Mom, Dad, I shouted up at them, What are you doing here?
Dad said: Don’t marry Carl, Sheila. He’ll make you miserable!
And Mom chimed in: His way of life is wrong…and sinful.
Um, could you possibly be a little more specific? I said.
Mom said: Well, take a look at that red suit of his, for one thing. That is a sin against fashion, for a start.
And Dad added: And I think he dyes his hair, too. Nobody in the world was ever born with that shade of orange – not even Bozo the Clown!
Carl gave me a funny look. “Sheila darling,” he said, “I knew there was something strange about you. My parents warned me about this!
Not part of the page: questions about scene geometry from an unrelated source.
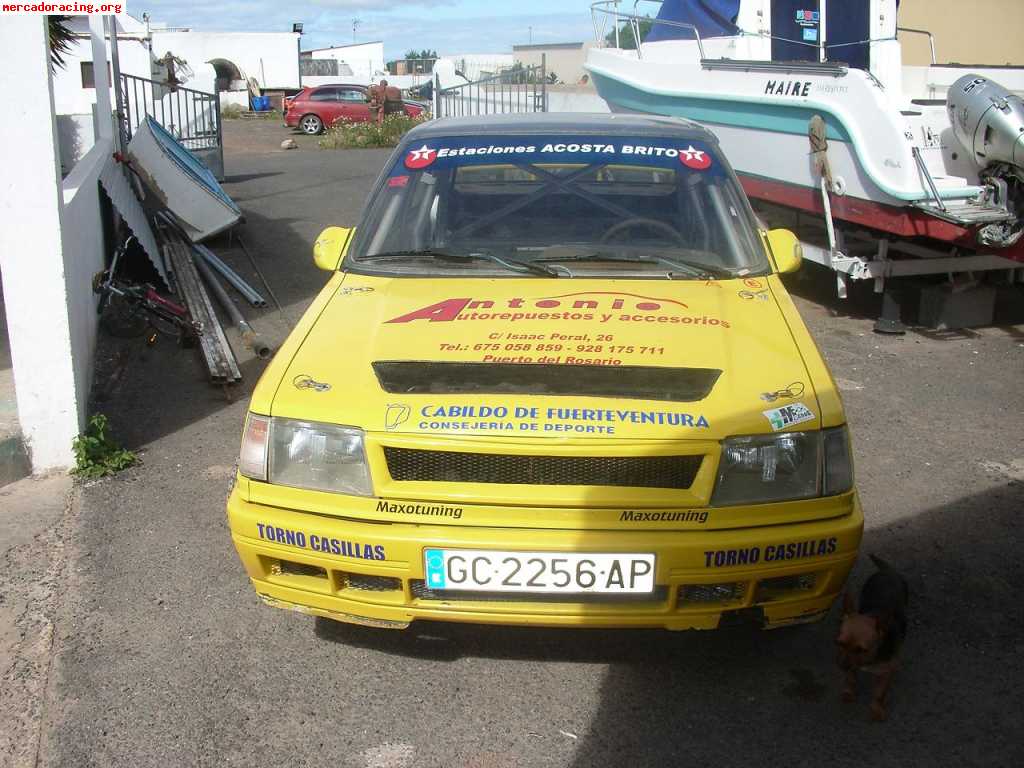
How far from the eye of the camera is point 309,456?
3021 millimetres

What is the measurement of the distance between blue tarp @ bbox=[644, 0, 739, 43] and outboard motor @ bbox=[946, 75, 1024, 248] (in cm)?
297

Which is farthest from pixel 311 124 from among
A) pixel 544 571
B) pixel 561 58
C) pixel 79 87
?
pixel 544 571

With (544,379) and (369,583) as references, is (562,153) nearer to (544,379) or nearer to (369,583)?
(544,379)

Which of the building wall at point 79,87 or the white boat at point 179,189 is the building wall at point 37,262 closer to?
the building wall at point 79,87

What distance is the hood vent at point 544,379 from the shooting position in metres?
3.05

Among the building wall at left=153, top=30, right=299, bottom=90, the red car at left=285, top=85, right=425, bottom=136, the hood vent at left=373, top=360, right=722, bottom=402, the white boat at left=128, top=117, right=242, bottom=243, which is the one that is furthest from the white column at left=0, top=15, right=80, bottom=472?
the building wall at left=153, top=30, right=299, bottom=90

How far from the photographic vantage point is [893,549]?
425 centimetres

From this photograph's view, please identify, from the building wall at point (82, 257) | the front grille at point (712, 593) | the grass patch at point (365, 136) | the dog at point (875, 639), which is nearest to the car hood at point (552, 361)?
the front grille at point (712, 593)

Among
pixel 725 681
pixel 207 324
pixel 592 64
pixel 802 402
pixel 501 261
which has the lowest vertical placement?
pixel 725 681

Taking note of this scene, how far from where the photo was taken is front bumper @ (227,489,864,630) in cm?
286

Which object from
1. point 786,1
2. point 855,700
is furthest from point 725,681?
point 786,1

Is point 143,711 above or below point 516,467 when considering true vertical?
below

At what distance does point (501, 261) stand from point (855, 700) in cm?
203

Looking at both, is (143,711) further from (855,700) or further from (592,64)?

They said: don’t marry Sheila, Carl – she talks to invisible balloons up on the ceiling and says they are her parents. What sort of girl comes from a family of black and white parade balloons?”
I sighed. Hadn’t Mom and Dad warned me that I should marry another balloon head and not try to pass as a Regular Girl? Just be myself, in black and white, up on the ceiling. Because these magic red pants weren’t going to work forever, you know. Soon I’d be a big headed balloon again, just like them. And I had a feeling Carl wasn’t going to be too impressed.